新聞記者になりたい、そのためにはインパクトのあるテーマで何かしなくては。そんな理由から、中国のハンセン病快復村でのワークキャンプに参加したのは2002年。『三国志』は好きだったが、中国に良い印象はなかった。でも行ってみると、「マスコミの言うことと違うな。皆さっぱりしていて、これが大陸的というものかと」思った。
村では車を取り囲んで歓迎された。けれども、病気が治っているとわかっていても、「顔や手足が変形している人を見て、怖くて車から降りられなかった」。村に住み込みシャワー室を作っていると、村の人が来て言葉が通じないのに指示を飛ばす。疲れてお茶を出されると、手を伸ばす。「どうでもよくなってくるんです。日本人とか中国人とか、ハンセン病快復者とかいわゆる健常者とか」。個人が見えてくると、指の変形もその人の構成要素の1つでしかなくなった。

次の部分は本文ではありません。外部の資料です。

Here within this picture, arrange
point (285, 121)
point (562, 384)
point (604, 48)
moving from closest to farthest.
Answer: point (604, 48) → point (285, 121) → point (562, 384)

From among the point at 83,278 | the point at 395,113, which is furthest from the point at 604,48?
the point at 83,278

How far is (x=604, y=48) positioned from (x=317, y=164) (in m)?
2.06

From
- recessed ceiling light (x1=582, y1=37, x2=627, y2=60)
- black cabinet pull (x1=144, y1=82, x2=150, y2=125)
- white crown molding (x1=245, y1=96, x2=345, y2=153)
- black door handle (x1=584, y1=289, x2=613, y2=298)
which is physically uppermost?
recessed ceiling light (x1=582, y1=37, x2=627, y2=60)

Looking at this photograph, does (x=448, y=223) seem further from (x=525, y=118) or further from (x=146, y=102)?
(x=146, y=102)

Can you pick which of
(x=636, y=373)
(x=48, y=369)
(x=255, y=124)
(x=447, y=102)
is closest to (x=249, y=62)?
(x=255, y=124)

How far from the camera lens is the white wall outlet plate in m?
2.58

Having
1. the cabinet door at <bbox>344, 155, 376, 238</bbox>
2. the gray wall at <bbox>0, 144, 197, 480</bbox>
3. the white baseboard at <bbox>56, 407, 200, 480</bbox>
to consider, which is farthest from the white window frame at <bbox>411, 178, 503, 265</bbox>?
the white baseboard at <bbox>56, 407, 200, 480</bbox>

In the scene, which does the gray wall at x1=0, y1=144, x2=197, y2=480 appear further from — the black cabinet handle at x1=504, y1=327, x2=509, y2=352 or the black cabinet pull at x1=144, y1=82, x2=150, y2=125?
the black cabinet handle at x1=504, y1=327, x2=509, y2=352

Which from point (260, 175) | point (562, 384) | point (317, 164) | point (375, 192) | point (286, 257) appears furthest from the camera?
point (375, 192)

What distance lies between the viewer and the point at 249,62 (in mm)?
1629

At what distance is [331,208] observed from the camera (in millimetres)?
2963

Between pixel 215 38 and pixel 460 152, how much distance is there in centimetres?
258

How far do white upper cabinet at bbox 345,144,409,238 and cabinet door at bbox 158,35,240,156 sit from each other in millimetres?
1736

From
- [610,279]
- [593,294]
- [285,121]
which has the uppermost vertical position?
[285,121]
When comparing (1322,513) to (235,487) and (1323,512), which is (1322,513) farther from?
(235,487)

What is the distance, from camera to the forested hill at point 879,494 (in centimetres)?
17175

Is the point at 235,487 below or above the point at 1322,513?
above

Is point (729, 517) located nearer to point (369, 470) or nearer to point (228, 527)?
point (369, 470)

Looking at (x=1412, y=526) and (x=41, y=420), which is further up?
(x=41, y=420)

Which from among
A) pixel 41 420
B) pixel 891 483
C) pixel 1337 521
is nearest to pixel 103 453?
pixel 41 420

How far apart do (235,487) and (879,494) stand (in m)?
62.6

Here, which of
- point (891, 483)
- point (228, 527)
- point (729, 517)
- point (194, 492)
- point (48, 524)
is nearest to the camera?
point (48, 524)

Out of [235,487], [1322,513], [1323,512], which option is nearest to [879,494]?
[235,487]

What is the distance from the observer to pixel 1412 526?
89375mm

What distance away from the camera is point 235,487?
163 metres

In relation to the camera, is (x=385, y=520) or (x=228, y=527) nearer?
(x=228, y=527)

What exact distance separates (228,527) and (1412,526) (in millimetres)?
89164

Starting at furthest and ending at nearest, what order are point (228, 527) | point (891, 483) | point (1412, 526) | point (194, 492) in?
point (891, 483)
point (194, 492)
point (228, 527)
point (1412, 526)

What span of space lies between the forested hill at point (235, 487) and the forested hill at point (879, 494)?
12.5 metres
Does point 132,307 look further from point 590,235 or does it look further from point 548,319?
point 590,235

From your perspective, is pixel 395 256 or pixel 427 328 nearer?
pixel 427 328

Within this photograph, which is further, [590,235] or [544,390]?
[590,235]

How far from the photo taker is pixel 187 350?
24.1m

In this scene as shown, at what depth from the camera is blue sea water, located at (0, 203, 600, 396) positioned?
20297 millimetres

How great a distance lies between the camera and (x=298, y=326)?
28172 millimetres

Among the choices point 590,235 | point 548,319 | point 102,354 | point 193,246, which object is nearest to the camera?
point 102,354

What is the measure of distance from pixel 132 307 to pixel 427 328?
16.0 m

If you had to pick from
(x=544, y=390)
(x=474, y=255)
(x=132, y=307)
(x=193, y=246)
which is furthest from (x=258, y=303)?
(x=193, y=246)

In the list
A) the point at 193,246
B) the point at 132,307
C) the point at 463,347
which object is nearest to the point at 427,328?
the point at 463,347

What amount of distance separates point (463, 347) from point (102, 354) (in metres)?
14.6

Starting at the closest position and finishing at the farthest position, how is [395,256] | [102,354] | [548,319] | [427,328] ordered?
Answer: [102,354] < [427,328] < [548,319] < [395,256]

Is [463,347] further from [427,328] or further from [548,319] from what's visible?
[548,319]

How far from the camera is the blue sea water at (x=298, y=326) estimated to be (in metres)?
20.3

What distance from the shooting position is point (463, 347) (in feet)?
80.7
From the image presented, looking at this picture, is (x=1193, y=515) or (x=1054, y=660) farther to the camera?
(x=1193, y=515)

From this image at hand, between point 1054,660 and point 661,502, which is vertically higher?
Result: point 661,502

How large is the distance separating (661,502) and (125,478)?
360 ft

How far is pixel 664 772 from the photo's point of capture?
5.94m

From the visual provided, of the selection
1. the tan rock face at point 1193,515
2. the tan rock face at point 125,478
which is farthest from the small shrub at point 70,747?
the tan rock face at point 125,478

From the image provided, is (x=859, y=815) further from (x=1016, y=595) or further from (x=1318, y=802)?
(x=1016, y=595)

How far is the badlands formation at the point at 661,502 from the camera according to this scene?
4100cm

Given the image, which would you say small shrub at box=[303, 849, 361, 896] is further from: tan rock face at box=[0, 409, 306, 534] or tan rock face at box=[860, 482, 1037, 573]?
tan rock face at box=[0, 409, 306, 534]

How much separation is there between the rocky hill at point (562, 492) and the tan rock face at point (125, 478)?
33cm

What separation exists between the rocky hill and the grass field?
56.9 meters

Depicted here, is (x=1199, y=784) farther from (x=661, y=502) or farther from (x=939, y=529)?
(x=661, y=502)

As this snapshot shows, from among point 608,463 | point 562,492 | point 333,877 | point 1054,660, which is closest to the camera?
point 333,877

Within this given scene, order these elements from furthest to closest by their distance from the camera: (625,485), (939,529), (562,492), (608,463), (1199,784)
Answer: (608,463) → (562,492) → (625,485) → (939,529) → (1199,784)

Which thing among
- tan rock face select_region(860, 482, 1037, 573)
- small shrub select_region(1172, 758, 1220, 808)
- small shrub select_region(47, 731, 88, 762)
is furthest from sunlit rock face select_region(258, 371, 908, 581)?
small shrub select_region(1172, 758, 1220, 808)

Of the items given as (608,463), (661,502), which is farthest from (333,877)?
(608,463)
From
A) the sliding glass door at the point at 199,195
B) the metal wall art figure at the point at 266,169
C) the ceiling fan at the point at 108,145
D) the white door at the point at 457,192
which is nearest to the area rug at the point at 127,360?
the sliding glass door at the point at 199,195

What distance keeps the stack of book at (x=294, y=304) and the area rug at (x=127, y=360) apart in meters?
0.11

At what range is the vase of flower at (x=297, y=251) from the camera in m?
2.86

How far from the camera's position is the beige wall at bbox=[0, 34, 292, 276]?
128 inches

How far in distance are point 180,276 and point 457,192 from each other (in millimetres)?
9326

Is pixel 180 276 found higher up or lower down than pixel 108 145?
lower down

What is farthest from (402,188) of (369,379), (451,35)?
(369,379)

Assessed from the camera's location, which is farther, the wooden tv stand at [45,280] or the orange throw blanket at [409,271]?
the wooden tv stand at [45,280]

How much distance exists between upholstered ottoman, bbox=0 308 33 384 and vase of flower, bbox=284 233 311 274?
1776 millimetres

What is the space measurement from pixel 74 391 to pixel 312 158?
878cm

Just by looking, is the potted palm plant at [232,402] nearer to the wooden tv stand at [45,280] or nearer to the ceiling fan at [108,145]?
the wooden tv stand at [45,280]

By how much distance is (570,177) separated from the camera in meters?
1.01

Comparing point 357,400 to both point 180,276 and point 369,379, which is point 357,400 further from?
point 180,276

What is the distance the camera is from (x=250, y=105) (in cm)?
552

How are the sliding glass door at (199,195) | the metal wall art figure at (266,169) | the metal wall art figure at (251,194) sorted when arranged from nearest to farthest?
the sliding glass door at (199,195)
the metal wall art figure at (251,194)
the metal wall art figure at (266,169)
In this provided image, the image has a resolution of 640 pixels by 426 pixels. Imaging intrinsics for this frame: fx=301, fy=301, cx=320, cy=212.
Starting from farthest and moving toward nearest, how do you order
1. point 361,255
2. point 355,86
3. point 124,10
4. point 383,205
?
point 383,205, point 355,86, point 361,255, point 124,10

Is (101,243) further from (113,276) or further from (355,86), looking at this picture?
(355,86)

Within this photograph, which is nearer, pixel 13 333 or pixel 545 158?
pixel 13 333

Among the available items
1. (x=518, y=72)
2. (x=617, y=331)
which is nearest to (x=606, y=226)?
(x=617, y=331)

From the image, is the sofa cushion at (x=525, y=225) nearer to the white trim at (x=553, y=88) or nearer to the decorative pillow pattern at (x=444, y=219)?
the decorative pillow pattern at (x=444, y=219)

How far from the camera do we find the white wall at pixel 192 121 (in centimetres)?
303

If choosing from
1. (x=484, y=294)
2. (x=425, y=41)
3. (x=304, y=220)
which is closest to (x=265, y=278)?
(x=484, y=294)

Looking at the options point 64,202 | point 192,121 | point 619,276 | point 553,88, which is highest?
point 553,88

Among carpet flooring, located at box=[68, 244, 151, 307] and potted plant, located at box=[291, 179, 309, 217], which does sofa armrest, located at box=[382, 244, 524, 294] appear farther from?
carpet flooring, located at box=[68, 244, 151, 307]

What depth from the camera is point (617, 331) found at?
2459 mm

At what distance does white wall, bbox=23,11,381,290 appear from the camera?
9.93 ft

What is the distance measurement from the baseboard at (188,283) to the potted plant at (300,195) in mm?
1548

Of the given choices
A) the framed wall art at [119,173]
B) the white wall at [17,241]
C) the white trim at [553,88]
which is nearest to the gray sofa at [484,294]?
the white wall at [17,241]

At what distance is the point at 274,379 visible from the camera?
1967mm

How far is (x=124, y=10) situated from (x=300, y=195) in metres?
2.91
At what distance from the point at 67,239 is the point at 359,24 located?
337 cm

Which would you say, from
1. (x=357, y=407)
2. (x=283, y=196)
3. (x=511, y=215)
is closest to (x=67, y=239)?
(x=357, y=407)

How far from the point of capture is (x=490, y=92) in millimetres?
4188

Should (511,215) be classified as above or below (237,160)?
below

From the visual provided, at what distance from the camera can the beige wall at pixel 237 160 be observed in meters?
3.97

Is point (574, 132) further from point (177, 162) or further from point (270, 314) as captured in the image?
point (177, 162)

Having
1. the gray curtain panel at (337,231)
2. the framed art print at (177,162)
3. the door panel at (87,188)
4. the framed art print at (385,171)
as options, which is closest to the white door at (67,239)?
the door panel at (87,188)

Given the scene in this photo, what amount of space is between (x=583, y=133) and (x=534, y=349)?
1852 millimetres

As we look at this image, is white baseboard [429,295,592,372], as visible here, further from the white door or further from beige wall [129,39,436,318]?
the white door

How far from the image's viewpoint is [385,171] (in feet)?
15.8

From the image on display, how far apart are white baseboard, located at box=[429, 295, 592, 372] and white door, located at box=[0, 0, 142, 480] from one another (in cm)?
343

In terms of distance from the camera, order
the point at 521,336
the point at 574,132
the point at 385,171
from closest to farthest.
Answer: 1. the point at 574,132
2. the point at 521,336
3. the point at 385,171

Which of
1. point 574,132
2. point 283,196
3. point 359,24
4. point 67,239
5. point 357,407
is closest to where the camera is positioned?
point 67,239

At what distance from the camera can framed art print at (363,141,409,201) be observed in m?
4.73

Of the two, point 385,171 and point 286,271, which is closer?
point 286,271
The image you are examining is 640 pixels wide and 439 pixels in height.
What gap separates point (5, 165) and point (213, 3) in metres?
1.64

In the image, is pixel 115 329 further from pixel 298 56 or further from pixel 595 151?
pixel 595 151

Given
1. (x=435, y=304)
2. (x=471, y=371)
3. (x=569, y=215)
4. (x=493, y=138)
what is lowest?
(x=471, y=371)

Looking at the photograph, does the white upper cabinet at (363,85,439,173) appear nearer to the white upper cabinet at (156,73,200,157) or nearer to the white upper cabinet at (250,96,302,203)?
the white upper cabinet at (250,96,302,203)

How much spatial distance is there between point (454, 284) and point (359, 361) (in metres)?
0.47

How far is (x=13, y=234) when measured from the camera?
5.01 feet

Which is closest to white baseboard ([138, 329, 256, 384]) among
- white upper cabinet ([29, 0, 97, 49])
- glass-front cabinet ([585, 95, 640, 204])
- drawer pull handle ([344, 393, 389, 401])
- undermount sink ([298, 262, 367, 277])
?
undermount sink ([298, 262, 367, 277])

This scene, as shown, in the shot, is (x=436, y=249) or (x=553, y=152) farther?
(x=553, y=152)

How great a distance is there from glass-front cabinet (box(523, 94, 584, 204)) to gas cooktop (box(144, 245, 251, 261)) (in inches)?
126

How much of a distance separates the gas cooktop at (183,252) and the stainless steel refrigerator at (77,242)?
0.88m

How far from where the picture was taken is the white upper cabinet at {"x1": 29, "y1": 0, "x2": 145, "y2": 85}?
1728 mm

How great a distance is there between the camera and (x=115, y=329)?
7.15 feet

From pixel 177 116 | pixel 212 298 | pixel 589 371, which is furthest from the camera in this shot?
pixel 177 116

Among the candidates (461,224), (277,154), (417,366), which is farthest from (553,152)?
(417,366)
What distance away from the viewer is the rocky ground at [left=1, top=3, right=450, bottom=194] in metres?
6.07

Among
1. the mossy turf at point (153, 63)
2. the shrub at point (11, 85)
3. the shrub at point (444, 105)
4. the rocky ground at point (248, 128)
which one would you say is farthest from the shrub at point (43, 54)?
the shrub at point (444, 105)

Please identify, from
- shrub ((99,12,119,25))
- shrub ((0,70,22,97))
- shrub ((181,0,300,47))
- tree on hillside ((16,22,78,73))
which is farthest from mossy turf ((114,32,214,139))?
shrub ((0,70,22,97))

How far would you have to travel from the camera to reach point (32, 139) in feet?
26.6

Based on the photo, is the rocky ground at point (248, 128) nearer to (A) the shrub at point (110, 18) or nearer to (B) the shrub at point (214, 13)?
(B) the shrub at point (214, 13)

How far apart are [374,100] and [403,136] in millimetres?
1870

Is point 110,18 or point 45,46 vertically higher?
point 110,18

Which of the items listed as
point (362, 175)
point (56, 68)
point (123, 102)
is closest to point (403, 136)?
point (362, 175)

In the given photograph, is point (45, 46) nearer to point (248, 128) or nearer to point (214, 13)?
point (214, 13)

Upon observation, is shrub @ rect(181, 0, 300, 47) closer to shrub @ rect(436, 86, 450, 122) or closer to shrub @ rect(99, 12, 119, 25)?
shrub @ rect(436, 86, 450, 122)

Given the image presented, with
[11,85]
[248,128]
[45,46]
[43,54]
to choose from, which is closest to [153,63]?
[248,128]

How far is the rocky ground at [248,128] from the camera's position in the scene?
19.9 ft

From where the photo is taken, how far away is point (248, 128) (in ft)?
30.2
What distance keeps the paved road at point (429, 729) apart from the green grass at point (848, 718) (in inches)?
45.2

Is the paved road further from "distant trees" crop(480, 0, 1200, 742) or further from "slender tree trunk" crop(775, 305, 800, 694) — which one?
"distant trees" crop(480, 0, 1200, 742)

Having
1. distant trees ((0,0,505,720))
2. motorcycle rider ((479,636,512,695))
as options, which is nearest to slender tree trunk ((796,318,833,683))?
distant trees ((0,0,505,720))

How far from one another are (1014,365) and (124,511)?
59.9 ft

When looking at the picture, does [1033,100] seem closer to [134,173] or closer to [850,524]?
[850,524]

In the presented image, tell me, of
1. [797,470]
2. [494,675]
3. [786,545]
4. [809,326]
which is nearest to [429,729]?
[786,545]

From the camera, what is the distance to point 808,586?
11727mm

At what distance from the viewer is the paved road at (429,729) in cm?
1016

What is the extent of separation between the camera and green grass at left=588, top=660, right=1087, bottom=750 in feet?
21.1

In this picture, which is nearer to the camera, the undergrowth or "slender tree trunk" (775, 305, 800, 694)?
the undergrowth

しかし、村の人は家族に会えない、村に医者がいないと知ると、ハンセン病快復村だったと思い出す。「それでもこの人こんなに笑っているけどなんでだろう」、そして「言葉が通じる地元の若者が村の人と出会うとどうなるだろう」と思い、地元の大学に行ってみた。
人を愛すること
約50人に話をして、残ったのは1人。彼は通訳となり、友達を巻き込んでワークキャンプに来てくれたが、村の人を怖がっていた。
最終日、ベッドに臥せっていたおばあちゃんの家族を呼んだが来ず、「おかしいだろうと。僕自身、尾てい骨が震えるような怒りで涙が出た」。すると、それまで部屋に入ろうとしなかった通訳の彼が、急におばあちゃんに近づき、手を握った。「彼らもこの活動を続けるだろうな」と、その時に思った。〈おばあちゃんのうめき声を聞いた時、君の涙を見た時、人生は短いと思った。人を愛することを教えてもらった〉。彼は後に、そう伝えてくれた。
効率を追求しない場
村の切迫したニーズは減ったが、村に人がいる限り活動はできる。「(前出の)おばあちゃんに『トイレできたよ』と報告した時、『お疲れさま、ありがとう。でも私には、あなたが隣にいることのほうが大切なのよ』と」。若い時に隔離され、体は変形し、年はとる、「それでも、生きることを選んだ人」に出会い、生き方を見つめ直す若者は多い。
昨今のいじめや自殺問題の解決には、「効率追求ではない場を増やしていくしかない」と考える。「その1つがワークキャンプ。効率は追求せず、横のつながりで、どちらかと言えば無駄なことをしている。でも、そこで人と人が出会い、何かを考え、それを体感した人がまた無駄な場を作ることで、縦の社会システムからはじき出された人が居場所を見つけられる」。
地元の学生中心で活動を回すという目標を達成した今、次に目指すものは見えていない。ただ、「これまでの活動の総括はしたい」。今後また新たな出会いをし、次なるミッションを見つけた時、その総括が大いに役立つツールとなるに違いない。